Some believe that Israel only allowed five Druze towns to remain in the Golan in 1967 – after destroying over 100 villages and expelling more than 100,000 Arabs – because of a perceived strain of cultural pragmatism. Popular prejudices have, perhaps unfairly, held that Israel exploited this alleged quality among its own Druze population in the years after 1948.
However, pragmatism can cut both ways. Sitting in his comfortable apartment, Shahadi noted wryly: “I have calculated it many times from an economic point of view, and we would be better off in Syria. The prices there are lower and with the same fields we could live better.” Many local people believe that demilitarisation and a change of sovereignty over the Golan’s settlements, tourist sites, farms and vineyards would create an economic powerhouse for Syria.
It would also address the most emotive issue for the Arabs of the Golan: family reunification. Women, children, and non-religious men in the Heights are forbidden to visit relatives in Syria and those who do are barred from returning.
In a scenario popularised by Eran Riklis’ 2004 film The Syrian Bride, Chazme Rosaini’s daughter Nadia has not been allowed to return to Majdal Shams since she travelled to Damascus in 1983 following her marriage to a Syrian cousin.
Chazme, a great grandmother with bright blue eyes that peep out from behind a traditional Druze head-covering, spoke with pathos about the separation. “Back in ’83, the occupation seemed so temporary and Nadia really thought it would end soon,” she said. “We had a family wedding party here and it snowed heavily the next day. We heard them walk out across the snow on their way to Quneitra and from there, the Red Cross bussed them to Damascus. Since then, we have only met twice in Jordan.”
Until the mid-1990s, even telephone calls to Syria were banned and Chazme and her daughter had to communicate by megaphone at the infamous Majdal Shams ‘shouting fence’, where families and friends once regularly gathered to bellow messages at each other. One local legend has it that some women had heart attacks while trying to make themselves understood to relatives across the wide expanse of no man’s land.
“It was messy and oppressive,” Chazme said. “But this is the ‘Nakba’ [catastrophe] of war, its misery and strangeness – to be separated from your own flesh and blood, unable to touch, see or talk to them for days on end.”
Links between the Palestinians of the West Bank and the Syrians of the Golan are strong. ‘Samir’, an activist who was imprisoned for several years after becoming involved in a Syrian information gathering cell, said he had since taken part in solidarity actions on the West Bank.
“We have a connection to the Palestinian struggle and we support them with whatever materials we can,” he told me. “We had our own Intifada in 1982 when Israel annexed the Golan Heights and tried to force us to become Israeli citizens.

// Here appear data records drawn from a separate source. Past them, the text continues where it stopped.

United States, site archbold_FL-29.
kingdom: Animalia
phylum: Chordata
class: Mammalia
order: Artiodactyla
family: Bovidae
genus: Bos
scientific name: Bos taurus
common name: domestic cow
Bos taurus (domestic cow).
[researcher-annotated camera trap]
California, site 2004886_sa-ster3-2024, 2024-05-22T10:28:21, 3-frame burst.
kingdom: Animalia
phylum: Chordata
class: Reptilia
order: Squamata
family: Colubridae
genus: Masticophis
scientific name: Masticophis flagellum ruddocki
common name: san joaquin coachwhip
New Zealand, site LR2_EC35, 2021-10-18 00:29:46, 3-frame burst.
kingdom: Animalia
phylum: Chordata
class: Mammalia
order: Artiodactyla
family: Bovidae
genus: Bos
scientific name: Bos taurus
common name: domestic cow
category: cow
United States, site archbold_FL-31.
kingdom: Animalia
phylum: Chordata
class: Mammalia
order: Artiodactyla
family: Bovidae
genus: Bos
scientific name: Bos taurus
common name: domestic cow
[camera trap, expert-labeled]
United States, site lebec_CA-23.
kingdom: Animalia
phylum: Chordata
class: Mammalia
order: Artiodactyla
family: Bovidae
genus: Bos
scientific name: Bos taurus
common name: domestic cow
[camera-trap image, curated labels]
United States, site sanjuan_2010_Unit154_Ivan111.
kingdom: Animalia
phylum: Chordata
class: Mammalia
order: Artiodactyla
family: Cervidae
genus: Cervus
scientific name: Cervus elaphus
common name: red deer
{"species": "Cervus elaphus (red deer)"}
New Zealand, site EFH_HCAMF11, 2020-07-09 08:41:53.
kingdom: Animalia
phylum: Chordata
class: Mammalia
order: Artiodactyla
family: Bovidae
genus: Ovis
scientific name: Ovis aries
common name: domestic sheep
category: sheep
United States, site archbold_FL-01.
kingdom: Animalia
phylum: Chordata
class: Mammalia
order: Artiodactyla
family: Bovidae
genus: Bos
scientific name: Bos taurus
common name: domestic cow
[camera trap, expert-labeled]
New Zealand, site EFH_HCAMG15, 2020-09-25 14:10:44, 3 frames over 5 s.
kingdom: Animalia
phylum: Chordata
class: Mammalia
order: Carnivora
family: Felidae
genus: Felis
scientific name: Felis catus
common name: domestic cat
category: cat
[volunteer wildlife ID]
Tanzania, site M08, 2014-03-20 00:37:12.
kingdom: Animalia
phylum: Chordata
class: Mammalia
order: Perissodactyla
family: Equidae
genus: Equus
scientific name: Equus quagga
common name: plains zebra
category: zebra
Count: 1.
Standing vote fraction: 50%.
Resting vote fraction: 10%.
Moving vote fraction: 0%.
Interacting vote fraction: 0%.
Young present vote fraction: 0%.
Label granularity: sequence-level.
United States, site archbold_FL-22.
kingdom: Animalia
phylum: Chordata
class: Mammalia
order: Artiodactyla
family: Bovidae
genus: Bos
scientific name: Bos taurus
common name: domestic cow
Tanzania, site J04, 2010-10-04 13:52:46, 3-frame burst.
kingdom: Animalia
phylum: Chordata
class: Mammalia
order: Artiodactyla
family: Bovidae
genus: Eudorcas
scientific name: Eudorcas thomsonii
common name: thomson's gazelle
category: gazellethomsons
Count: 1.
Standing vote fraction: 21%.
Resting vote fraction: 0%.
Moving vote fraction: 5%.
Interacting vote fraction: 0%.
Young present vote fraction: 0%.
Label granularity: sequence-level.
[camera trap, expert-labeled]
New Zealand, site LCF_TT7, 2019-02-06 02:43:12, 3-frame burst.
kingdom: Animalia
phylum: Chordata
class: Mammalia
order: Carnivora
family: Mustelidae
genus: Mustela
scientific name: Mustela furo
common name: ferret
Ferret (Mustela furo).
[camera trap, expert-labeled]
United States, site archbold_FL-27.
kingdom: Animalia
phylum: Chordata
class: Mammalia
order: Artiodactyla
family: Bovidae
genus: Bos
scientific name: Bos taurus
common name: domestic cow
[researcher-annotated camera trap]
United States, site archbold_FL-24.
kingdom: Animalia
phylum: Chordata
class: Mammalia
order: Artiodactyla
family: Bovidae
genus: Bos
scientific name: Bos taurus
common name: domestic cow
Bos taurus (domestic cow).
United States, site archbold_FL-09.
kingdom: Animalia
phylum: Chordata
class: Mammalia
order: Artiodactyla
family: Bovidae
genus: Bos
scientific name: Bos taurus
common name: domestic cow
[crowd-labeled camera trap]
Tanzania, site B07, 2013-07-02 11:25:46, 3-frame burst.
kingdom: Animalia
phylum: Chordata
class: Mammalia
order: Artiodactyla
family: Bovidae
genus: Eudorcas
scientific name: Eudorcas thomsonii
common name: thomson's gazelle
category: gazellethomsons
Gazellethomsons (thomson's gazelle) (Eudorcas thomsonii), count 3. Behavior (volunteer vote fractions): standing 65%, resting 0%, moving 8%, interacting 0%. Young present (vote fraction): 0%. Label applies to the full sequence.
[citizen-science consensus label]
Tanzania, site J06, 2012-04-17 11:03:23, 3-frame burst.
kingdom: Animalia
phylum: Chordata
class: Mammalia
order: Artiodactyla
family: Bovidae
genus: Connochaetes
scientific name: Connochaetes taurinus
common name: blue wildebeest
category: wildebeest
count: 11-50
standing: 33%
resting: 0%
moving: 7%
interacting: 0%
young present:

But this is not the West Bank and we don’t have the demography to sustain an Intifada every day. Still we will struggle until the Golan is liberated.”
In the mid-1980s, a small minority of activists in the Golan Heights turned to acts of violent resistance. Samir was not one of them and he remained optimistic that the Golan would be returned peacefully to Syria in the next decade. “It is a question of when, not if” he repeated in answer to many questions.
But with two thirds of Israelis telling pollsters they want to hang on to the Heights, and four decades of accumulated grievance bubbling like lava beneath the rocks, the future remains uncertain. When asked what might happen if hope for a peaceful solution faded, Samir frowned and looked up at the mountain. “In this case,” he said gently, “maybe people will take this other way to struggle.”